Back to Projects
Personal Project
Document Processing AI
Production-grade RAG API — upload documents, query them in natural language
PythonFastAPIFAISSSQLiteRAGLLM AbstractionREST API
Problem
Enterprise document workflows are slow and require manual reading. This API lets users ingest PDFs and plain-text files, then ask natural-language questions against them — no manual indexing, no prompt injection risk from raw document dumping. Built with a production-first mindset: clean REST contract, persistent metadata, and a pluggable LLM backend.
Architecture
Client (HTTP)
↓
FastAPI REST Layer
↓
Chunking Engine (character-based, word-boundary snap)
↓
FAISS Vector Index (embedding + similarity search)
↓ ↓
SQLite (document metadata) | Abstracted LLM Provider
API Endpoints
- POST/docs — ingest PDF or plain-text file into the vector index
- POST/query — ask a natural-language question, returns grounded answer
- GET/docs/{id} — retrieve document metadata and status
- GET/health — availability check
Technical Challenges
- Chunking Strategy: Implemented character-based splitting with word-boundary snapping to preserve semantic coherence and avoid mid-word cuts that degrade embedding quality.
- LLM Provider Abstraction: Designed a pluggable provider interface so the backend LLM can be swapped (OpenAI, local models, etc.) without touching the API or chunking logic.
- FAISS Integration: Managed in-memory FAISS index lifecycle alongside SQLite metadata for durability across restarts.

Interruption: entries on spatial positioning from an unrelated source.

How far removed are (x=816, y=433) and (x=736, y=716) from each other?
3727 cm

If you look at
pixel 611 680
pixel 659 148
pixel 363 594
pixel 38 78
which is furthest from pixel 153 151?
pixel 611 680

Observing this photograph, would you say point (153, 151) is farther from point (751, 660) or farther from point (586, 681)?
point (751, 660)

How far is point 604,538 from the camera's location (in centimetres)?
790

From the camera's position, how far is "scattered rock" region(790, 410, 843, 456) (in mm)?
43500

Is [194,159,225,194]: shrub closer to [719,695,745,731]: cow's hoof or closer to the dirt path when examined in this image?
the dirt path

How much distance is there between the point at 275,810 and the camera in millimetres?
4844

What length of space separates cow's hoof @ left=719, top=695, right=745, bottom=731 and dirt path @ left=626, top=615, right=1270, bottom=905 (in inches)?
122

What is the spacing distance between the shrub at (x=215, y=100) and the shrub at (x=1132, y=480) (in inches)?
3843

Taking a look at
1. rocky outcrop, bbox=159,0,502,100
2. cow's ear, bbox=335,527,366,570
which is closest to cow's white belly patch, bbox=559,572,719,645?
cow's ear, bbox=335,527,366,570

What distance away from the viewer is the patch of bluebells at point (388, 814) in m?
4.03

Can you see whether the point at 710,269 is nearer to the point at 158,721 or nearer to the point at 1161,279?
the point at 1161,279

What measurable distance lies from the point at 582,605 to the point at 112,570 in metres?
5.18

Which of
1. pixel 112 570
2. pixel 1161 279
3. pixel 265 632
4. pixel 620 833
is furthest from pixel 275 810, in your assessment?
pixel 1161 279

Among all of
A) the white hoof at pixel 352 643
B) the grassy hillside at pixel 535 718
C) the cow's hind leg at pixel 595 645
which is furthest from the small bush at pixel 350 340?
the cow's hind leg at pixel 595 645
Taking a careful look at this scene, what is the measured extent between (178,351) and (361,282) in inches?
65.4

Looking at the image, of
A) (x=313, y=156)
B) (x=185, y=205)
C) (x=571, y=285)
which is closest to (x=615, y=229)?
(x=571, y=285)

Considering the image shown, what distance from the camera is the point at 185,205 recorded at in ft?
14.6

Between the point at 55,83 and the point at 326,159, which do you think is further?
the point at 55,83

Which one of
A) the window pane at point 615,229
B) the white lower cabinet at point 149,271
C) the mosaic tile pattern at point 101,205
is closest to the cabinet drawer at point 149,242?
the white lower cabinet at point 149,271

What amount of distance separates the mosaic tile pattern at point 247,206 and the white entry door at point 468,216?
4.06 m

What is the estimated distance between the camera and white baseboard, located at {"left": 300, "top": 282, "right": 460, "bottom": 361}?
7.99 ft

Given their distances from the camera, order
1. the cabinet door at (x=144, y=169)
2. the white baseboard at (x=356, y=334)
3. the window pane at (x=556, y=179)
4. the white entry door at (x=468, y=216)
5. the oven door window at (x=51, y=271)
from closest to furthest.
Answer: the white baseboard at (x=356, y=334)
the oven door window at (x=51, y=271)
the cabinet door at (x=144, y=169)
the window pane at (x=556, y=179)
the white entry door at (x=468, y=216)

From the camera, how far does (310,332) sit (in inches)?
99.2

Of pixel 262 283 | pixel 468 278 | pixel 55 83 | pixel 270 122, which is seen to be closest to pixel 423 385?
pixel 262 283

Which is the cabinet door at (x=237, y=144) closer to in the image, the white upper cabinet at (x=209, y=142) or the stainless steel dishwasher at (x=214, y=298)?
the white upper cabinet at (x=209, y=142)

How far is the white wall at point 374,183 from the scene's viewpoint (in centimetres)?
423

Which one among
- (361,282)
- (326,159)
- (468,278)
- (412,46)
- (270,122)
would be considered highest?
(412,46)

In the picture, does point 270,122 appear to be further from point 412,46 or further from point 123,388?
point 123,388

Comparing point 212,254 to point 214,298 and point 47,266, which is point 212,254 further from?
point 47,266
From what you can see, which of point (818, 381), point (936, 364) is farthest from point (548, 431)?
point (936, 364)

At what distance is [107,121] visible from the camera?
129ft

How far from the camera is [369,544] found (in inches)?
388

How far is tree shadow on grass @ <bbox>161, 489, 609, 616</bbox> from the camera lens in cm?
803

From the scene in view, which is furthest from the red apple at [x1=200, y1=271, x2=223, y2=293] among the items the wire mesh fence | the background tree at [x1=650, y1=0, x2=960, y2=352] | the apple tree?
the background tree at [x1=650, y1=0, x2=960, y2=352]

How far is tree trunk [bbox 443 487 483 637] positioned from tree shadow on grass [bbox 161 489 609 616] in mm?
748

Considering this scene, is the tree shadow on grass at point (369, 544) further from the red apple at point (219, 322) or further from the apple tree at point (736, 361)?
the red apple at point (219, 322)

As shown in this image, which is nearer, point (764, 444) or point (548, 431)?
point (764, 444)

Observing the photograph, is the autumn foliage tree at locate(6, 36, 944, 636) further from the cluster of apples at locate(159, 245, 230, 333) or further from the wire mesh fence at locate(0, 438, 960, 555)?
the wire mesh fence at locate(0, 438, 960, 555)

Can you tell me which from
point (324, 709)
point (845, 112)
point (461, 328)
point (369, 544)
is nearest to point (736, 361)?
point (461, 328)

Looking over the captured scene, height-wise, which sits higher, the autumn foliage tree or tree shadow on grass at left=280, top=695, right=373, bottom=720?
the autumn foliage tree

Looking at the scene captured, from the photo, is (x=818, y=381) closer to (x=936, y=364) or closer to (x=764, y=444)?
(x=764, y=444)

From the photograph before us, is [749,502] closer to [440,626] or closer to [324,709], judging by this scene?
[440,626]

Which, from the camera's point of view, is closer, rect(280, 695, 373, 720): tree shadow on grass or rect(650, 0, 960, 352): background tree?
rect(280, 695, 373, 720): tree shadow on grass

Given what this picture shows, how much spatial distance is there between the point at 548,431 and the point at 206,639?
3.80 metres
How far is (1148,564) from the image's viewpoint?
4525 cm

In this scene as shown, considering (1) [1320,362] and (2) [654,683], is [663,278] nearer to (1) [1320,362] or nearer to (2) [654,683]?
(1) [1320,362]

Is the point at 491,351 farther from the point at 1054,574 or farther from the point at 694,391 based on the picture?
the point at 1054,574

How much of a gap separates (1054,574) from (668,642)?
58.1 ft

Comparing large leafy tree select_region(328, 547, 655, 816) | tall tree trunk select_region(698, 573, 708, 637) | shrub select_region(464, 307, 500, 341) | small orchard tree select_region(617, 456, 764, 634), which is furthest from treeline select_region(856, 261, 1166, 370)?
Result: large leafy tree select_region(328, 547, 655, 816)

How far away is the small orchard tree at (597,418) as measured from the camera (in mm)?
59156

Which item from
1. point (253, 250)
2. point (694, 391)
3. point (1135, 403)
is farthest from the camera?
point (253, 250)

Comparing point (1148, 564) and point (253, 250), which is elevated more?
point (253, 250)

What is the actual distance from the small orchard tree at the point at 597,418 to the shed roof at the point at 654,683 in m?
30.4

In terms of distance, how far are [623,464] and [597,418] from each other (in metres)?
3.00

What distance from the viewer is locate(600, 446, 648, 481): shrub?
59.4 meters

- Production Hardening: Built with proper error handling, input validation, health endpoints, and a test suite — not a prototype.
Impact
Demonstrates production RAG engineering beyond tutorials: real chunking decisions, real vector index management, real provider abstraction, and a proper REST API contract. Applicable to enterprise document Q&A, legal review, internal knowledge bases, and any domain with high document volume.